For the adventure crowd, Moab is their personal Mecca, a place they have to reach at least once in their life. So it’s no surprise that in my effort to find a welder the previous day, I would see a bike with a familiar oval ADV sticker on the fender. After talking for a few moments with the bike’s owner, I was recommended to a certain bike shop in the area.
With the morning sun climbing higher into the sky, I forewent breakfast and loaded up the bike. I started the engine and released my grip on the clutch lever, watching as the back wheel spun, raised from the ground by the bike’s center stand. Locking the vise grip to what remained of my shifter shaft, I squeezed in the clutch and pulled up on my tool, ratcheting it until I thought it was in its top gear, then ratcheted it one down into 4th. I removed the vise grip, geared up, and set off for Arrowhead Motorsports.

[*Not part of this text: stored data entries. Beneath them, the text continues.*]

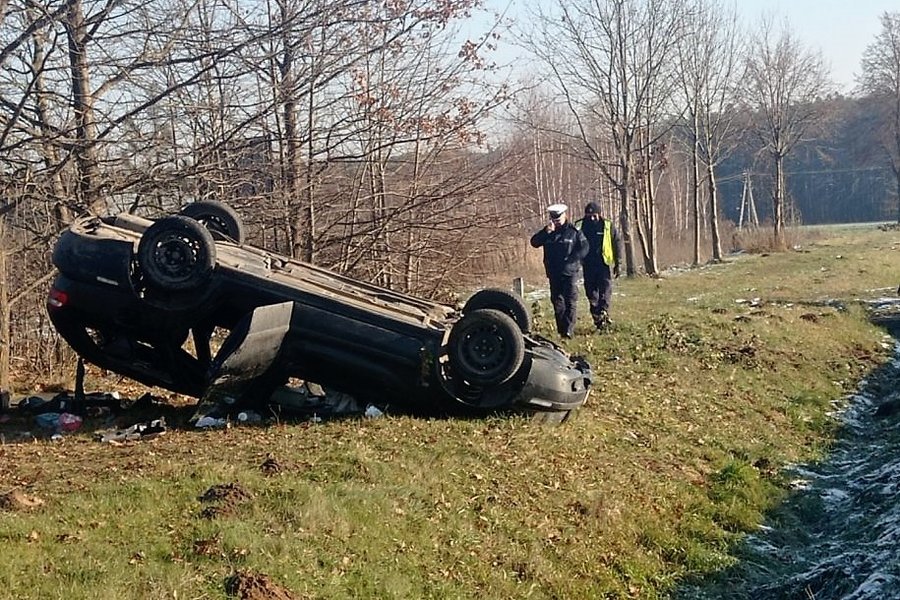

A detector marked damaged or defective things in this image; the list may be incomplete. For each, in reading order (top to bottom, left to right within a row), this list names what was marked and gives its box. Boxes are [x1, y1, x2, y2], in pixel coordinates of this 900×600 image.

overturned car [47, 204, 592, 420]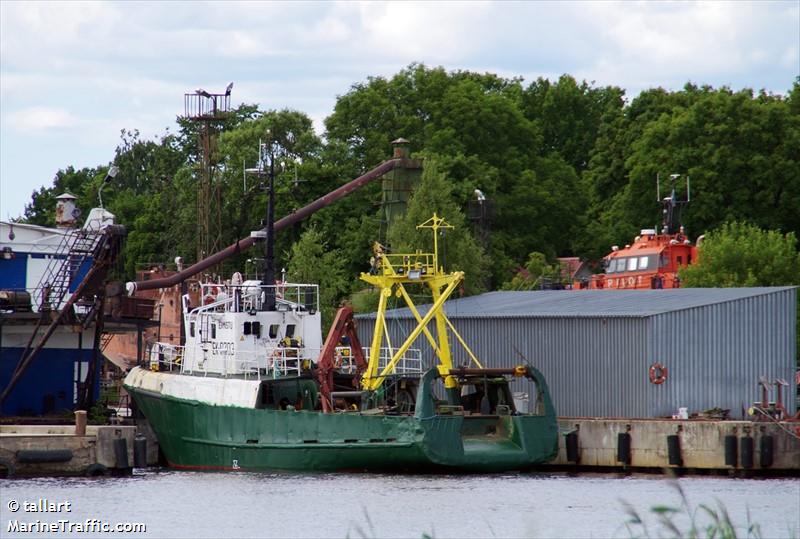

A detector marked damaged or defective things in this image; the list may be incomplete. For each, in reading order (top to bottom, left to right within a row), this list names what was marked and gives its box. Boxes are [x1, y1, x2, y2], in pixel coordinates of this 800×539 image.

rusty pipe [127, 159, 400, 296]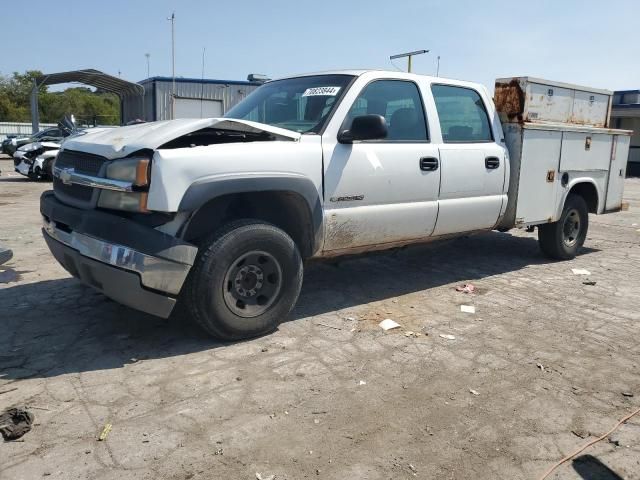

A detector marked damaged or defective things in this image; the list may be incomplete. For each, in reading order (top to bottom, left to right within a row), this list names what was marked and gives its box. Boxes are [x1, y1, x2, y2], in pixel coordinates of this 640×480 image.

wrecked vehicle [13, 142, 61, 180]
damaged hood [60, 118, 300, 159]
cracked pavement [0, 158, 636, 480]
wrecked vehicle [38, 71, 632, 340]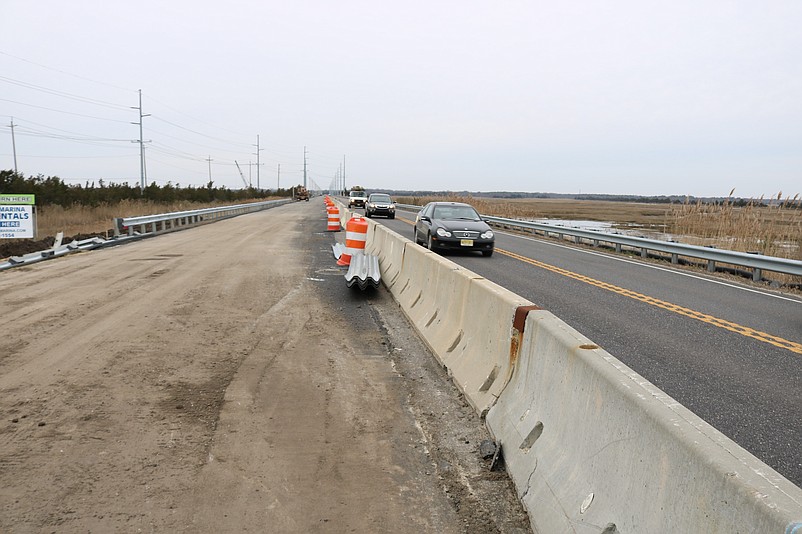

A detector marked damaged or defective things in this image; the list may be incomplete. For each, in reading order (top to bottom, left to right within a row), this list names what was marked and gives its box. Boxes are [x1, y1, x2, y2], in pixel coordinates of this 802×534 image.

rust stain on barrier [510, 308, 540, 366]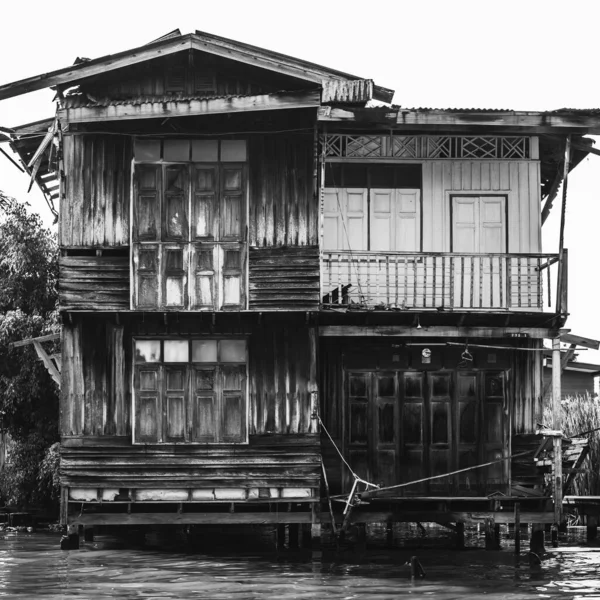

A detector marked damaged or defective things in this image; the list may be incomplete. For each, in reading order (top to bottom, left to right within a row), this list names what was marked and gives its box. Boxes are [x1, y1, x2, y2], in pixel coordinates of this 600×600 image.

broken roof edge [0, 31, 394, 104]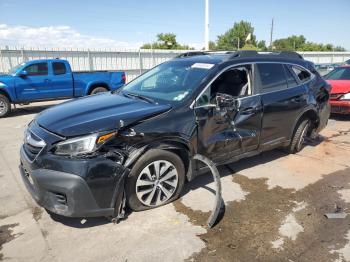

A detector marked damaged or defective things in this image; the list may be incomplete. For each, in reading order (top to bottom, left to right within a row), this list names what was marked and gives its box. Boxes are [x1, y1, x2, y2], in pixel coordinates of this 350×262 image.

damaged suv [19, 50, 330, 217]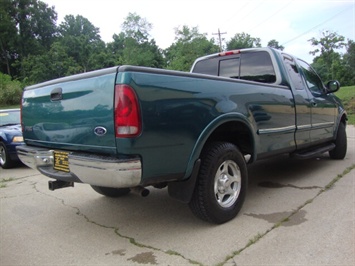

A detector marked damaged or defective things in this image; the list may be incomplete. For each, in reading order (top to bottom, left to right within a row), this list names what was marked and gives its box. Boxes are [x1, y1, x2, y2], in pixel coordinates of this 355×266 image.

crack in pavement [30, 183, 203, 266]
crack in pavement [221, 164, 354, 266]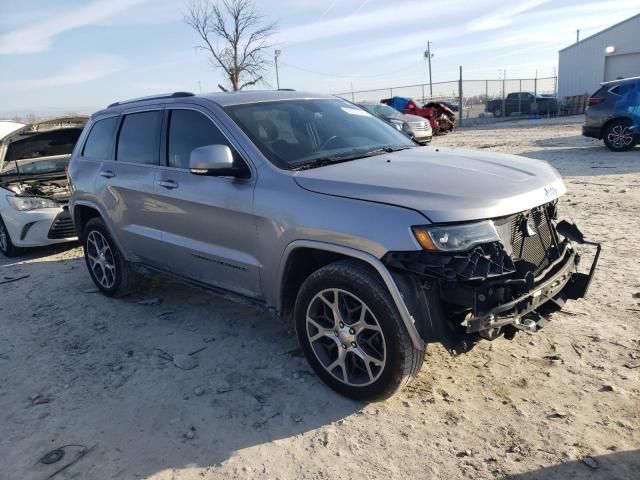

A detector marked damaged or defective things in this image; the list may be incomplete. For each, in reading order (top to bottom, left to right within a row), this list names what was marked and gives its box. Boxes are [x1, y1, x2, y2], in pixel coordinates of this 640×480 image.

crumpled front end [384, 202, 600, 348]
damaged front bumper [384, 217, 600, 344]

I had expected a major store, similar to what I was familiar with in the bigger cities. It wasn’t. I pulled up to the house, where a rider with a small dirt bike was talking about tires with the owner. I told them described my situation, and the owner told me he couldn’t help me. He then half-heartedly suggested the small engine shop I had driven past the day before. Instead, I went for gas and would ride to Durango to test my luck there.
Still beside the pumps, I forced the bike into 5th, knowing it had power enough to get moving in its highest gear. Even still, I had to work the clutch just to get the bike to crawl its way up to speed. Once there though, it felt as normal as ever.
I cruised down the highway sans shifter, and slowly the landscape around me began to change. What had been red canyons had now become rolling green fields. As I crossed the border into Colorado, I felt less like I was going to the Rocky Mountains, and more like I was back in Oklahoma.
The feeling didn’t last long however, and soon the terrain became more mountainous as I approached Durango. I checked into the hotel early and immediately started looking for a welder. I found a shop in an industrial section on the other side of town, a place that specialized in making decorative mine carts. Unfortunately, they weren’t able to help me, but did suggest a sheet metal shop two buildings down.
After a fair bit of time pleading my case (“It was welded once before, so I know it can be done”) I managed to talk one of their guys into tackling the job. Immediately, I could tell he was different from the welder from California.
“Is there oil on the other side of that seal?” he asked me.
“Yes, and I’d kinda like to keep it that way” I replied, fearful that the second weld job would damage it even more.
“Good, that’ll help keep the seal cool.”
He then suggested I disconnect the battery, concerned that the amount of current he’d push through the bike during the procedure might fry the ECU. While I removed the seat, I overheard him explain to his apprentice “I want to use this core because I don’t know what metals I’m welding. This has a higher resin content, and that’ll give it a better bond.” Fully confident that this guy knew what he was doing, I watched him work, hoping to learn something that would fill the giant gap I had when it came to welding.
A short time and $37.50 later, I left the shop on a bike that I felt could take me the rest of the way home. But that was still a long ways off yet. For now, I simply headed back to the hotel to relax for a little while before dinner. That evening, I parked my bike at a motorcycle specific parking meter, next to a Kawasaki touring bike. It reminded me slightly of the Triumph trophy I had seen a week or so back, and I took a picture of it, texting it to Alyssa. “Something like that would be much more comfortable for you and I to ride together,” I told her. She agreed.
After a couple blocks of walking, I walked through the open doors of the pizzeria. “Fired Up” it was called, in reference to their wood fired pizza oven. I placed my helmet on the bar, and stripped out of my jacket, hanging it over the back of my bar chair. Immediately I was handed a menu by the barhop, an attractive brunette wearing an Abercrombie hat, and a hip, styled T-shirt. She asked for my drink order, and since it was still happy hour, I ordered. Drink of choice: a local hefeweissen.
We talked some, as I looked over the menu, and eventually ordered my pizza. (The “Vesuvius” – pepperoni, garlic, red peppers, homemade thin crust.) Seeing my gear, she asked me if I was simply passing through, and I told her my story. Having traveled through so many small towns, and curious about what brings people to them, I asked her for her story. Turns out that a year and a half earlier, she had moved to town from Denver for her boyfriend. They split up shortly afterwards, and when he moved back, she chose to stay.
After a good dinner, I took a short tour of the town. Walking down Durango’s main street, I noticed a guy walking towards me. He wore a black leather jacket, with a white stripe running down the sleeve. A very classic motorcycle racer’s jacket. He saw me, wearing my Kilimanjaro and holding my helmet and, asked me the question: “what do you ride?” “A Triumph” I replied, smiling. “F___ you” he said, as he flipped me the bird. I was shocked. Not at all the reaction I expected. He then explained he was between bikes at the moment. Never did really know what he meant by that. The whole exchange took less than 15 seconds. We never quit walking our separate directions.